The $Ξ^{-}$ decay is caused by the weak interaction, since strangeness changes, and it is consistent with the relatively long $1 . 64 \times 10^{- 10} -s$ lifetime of the $Ξ^{-}$ .

Solution for (b)

The decay $K^{+} \to μ^{+} + ν_{μ}$ is allowed if charge, baryon number, mass-energy, and lepton numbers are conserved. Strangeness can change due to the weak interaction. Charge is conserved as $s \to d$ . Baryon number is conserved, since all particles have $B = 0$ . Mass-energy is conserved in the sense that the $K^{+}$ has a greater mass than the products, so that the decay can be spontaneous. Lepton family numbers are conserved at 0 for the electron and tau family for all particles.
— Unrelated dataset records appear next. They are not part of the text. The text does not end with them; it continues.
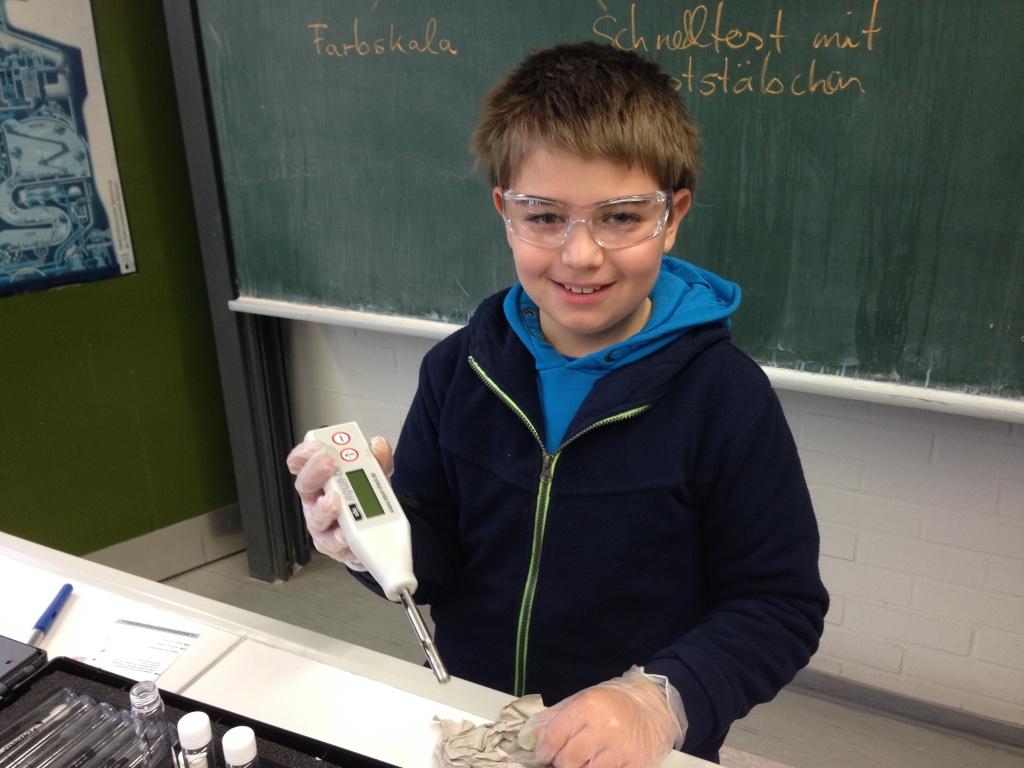 Schueler experimentieren teichwasser gesamtschule uerdingen for Teichwasser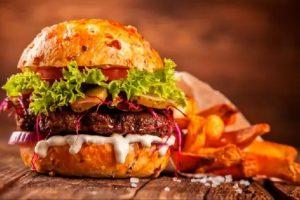 """Los seis ingredientes que hacen """"perfecta"""" a la hamburguesa, según la ciencia"""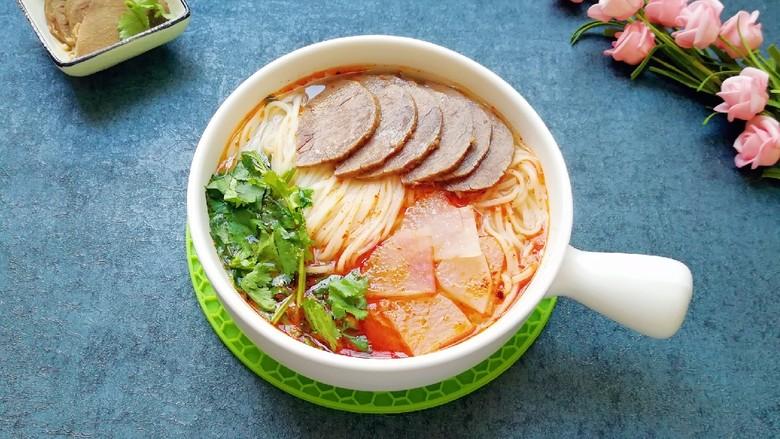 清汤牛肉面,汤浓面劲道。
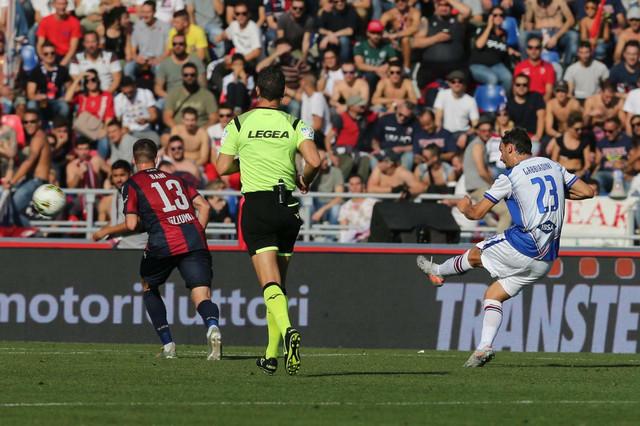 Gabijadini postiže prelep pogodak za goste na meču Bolonja - Sampdorija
The muon family number is $L_{μ} = 0$ before and $L_{μ} = - 1 + 1 = 0$ after. Strangeness changes from +1 before to 0 + 0 after, for an allowed change of 1. The decay is allowed by all these measures.

Discussion for (b)

This decay is not only allowed by our reckoning, it is, in fact, the primary decay mode of the $K^{+}$ meson and is caused by the weak force, consistent with the long $1 . 24 \times 10^{- 8} -s$ lifetime.
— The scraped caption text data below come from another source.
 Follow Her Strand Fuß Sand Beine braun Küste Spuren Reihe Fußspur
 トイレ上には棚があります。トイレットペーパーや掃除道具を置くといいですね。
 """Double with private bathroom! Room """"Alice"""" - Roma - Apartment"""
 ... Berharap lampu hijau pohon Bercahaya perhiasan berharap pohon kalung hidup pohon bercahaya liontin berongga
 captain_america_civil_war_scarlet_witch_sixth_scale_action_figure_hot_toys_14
There are hundreds of particles, all hadrons, not listed in Table 33.2, most of which have shorter lifetimes. The systematics of those particle lifetimes, their production probabilities, and decay products are completely consistent with the conservation laws noted for lepton families, baryon number, and strangeness, but they also imply other quantum numbers and conservation laws. There are a finite, and in fact relatively small, number of these conserved quantities, however, implying a finite set of substructures. Additionally, some of these short-lived particles resemble the excited states of other particles, implying an internal structure. All of this jigsaw puzzle can be tied together and explained relatively simply by the existence of fundamental substructures. Leptons seem to be fundamental structures. Hadrons seem to have a substructure called quarks. Quarks: Is That All There Is? explores the basics of the underlying quark building blocks.

The image shows a picture of physicist Murray Gell Mann, who looks like a pleasant white-haired gentleman.
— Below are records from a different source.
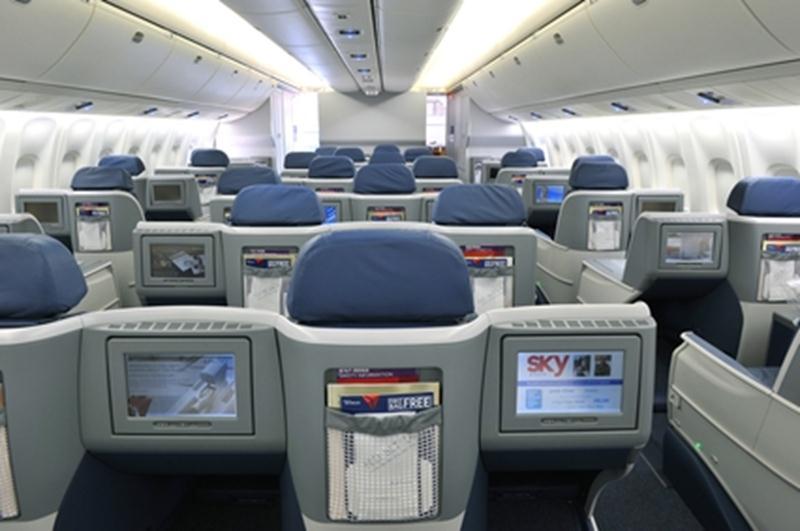 Kabin kelas bisnis Boeing 767-300ER Delta Air Lines dengan akses langsung ke lorong.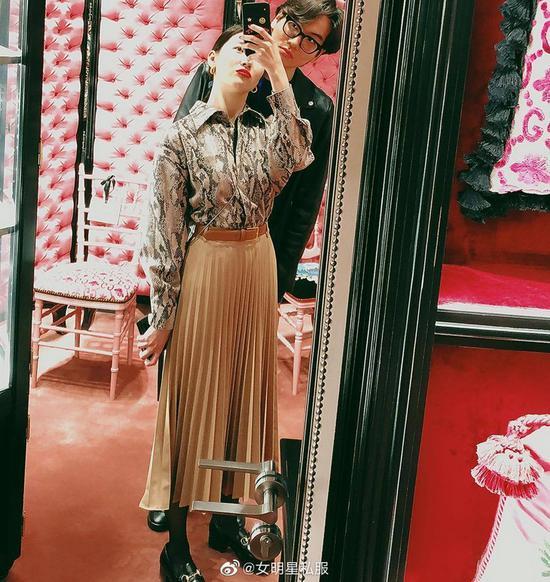 李宣美身着MSGM衬衫搭配Zara半裙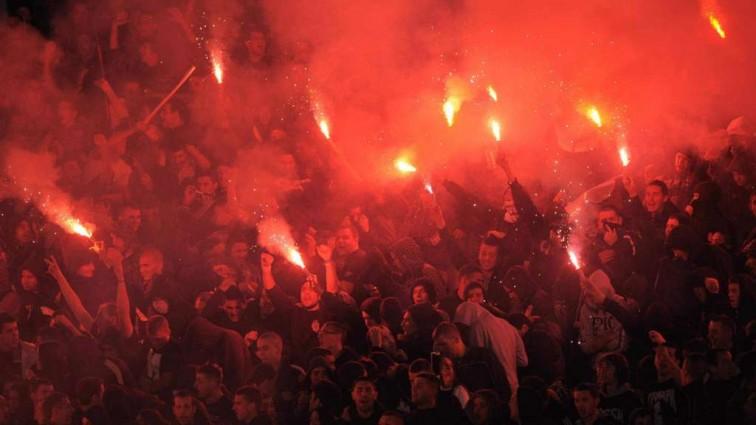 Футбольный матч закончился массовой гибелью людей (фото)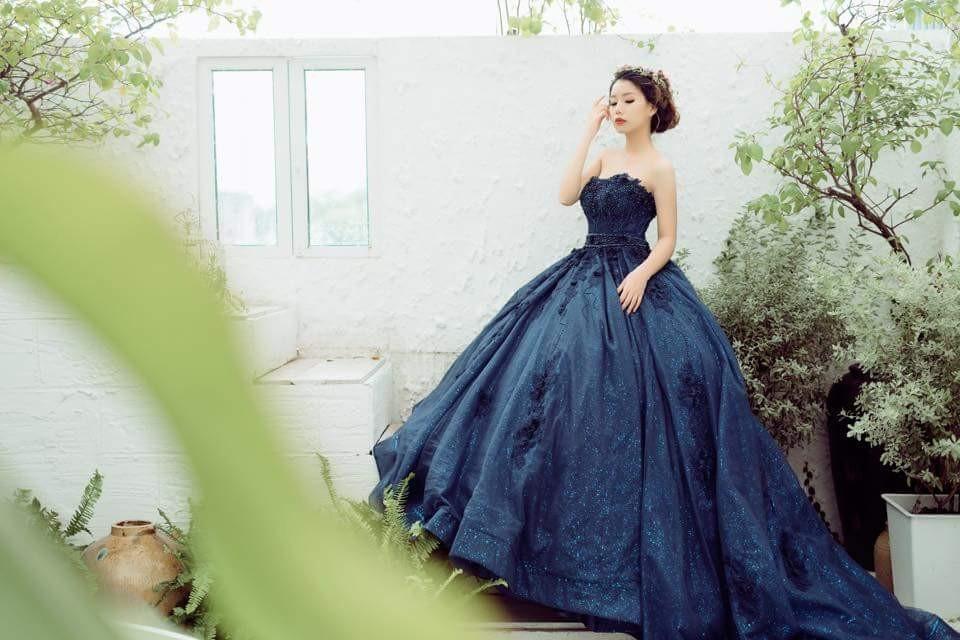 Váy cưới màu xanh lạ đẹp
Figure 33.14 Murray Gell-Mann (b. 1929) proposed quarks as a substructure of hadrons in 1963 and was already known for his work on the concept of strangeness. Although quarks have never been directly observed, several predictions of the quark model were quickly confirmed, and their properties explain all known hadron characteristics. Gell-Mann was awarded the Nobel Prize in 1969. (credit: Luboš Motl)

Footnotes

4Lifetimes are traditionally given as $t_{1 / 2} / 0 . 693$ (which is $1 / λ$ , the inverse of the decay constant).
5Neutrino masses may be zero. Experimental upper limits are given in parentheses.
6Experimental lower limit is $>5 \times 10^{32}$ for proposed mode of decay.
7The lower of the $\mp$ or $\pm$ symbols are the values for antiparticles.